Rehmah’s determination led her to start her own Century Marketing business at age 26.
In 2009, after the exposure from the Fortune Global Women’s Mentoring Program in Washington DC and New York,
Rehmah shifted from building brands to shifting Agency – CEDA International with the mission of building a new generation of women leaders and entrepreneurs who are economically independent, socially responsible and politically active.
Rehmah is committed to skilling, linking, and engaging young women to support them in getting self-awareness and social awareness and becoming part of social change – one youth at a time. Her advice to children everywhere is that your background does not determine your destiny; you can change your future when you believe in yourself and develop a positive attitude.
“In 2011, at 14 years, Sandra Batakana was on the verge of becoming a victim of child marriage. The CEDA – Rising Stars Mentoring Program inspired Sandra to dream big. She achieved academic excellence and got a Mastercard scholarship to study at Duke University. Today, Sandra is an Investment Banking Analyst at Bank of America Merrill Lynch. She has paid it forward by investing back in her family and community. ‘Tumeruke’ – Let’s Blossom, a non-profit she founded in 2018, has trained 80 women to start small businesses in rural Iganga in Uganda.”
“As the firstborn in a Muslim polygamous family of 12 children, my father couldn’t afford to give us quality education. The hands-on experiences in micro-enterprise management and vocational skills ignited my passion for fashion design.

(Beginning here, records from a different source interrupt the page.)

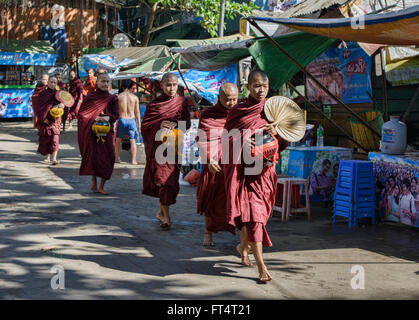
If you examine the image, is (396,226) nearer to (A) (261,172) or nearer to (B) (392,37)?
(B) (392,37)

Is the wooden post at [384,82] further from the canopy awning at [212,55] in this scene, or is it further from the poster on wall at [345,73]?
the canopy awning at [212,55]

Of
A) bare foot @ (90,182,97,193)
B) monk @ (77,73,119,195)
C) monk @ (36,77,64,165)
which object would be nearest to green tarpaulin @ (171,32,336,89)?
monk @ (77,73,119,195)

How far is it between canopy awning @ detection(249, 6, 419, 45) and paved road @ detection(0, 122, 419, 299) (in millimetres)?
2133

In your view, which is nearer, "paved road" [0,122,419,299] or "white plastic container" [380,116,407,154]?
"paved road" [0,122,419,299]

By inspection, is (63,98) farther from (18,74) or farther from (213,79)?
(18,74)

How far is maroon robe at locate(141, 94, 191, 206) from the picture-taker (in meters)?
6.66

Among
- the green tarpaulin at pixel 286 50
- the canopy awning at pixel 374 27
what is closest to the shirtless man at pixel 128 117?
the green tarpaulin at pixel 286 50

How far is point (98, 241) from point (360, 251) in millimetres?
2650

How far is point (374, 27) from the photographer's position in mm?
5566

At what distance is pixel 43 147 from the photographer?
12.1 meters

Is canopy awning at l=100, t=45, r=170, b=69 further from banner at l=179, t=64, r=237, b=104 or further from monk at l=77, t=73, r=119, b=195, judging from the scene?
monk at l=77, t=73, r=119, b=195

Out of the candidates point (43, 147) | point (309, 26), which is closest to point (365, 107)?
point (309, 26)

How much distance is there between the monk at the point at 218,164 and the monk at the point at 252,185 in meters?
0.55

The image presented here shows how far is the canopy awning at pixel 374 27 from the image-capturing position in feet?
16.9
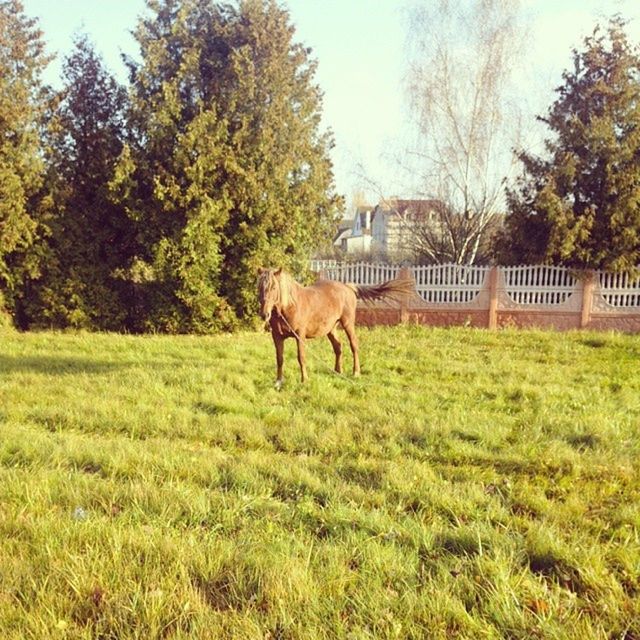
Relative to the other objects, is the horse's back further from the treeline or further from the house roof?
the house roof

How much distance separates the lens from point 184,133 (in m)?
12.6

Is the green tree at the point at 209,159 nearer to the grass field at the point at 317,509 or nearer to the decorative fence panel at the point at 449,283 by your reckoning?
the decorative fence panel at the point at 449,283

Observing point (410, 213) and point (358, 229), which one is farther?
point (358, 229)

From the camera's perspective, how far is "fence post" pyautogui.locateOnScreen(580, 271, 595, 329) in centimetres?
1320

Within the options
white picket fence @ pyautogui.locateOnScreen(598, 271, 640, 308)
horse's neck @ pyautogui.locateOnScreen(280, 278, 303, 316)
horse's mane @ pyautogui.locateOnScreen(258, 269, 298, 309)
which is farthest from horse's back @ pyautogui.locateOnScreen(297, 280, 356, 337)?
white picket fence @ pyautogui.locateOnScreen(598, 271, 640, 308)

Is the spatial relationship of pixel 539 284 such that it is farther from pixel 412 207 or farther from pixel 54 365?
pixel 54 365

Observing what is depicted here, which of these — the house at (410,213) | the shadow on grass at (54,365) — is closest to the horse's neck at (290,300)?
the shadow on grass at (54,365)

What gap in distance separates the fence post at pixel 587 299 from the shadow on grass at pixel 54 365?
1140 centimetres

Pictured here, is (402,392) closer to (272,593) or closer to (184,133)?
(272,593)

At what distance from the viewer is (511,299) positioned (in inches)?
540

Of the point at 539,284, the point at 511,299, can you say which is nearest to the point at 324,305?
the point at 511,299

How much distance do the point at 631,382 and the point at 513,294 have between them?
6.72 meters

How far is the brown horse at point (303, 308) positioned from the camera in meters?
6.20

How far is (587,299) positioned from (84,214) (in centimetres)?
1355
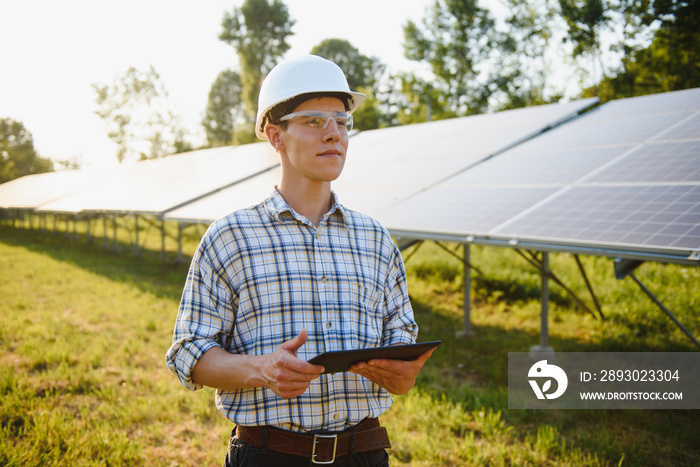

With my savings and a small loan from my mother, I started making jewelry from local materials and sold them in my neighborhood. I paid for my university education and graduated as a lawyer in 2018. I continue to teach youth how to start and run businesses and gain financial literacy.”
“I have renewed hope for the future. The career guidance sessions from role models ignited my purpose and drove me to academic achievement. I got a government scholarship to study as a midwife at Gulu University, and my dream is to reduce maternal deaths in my district.”
“My mother sells second-hand clothes in Pakwach Market and used to keep her money in the house. After being equipped with financial literacy skills, I encouraged her to open a savings account at Post Bank. I help her with bookkeeping. Our business has grown, has better access to healthcare, and we no longer miss school.”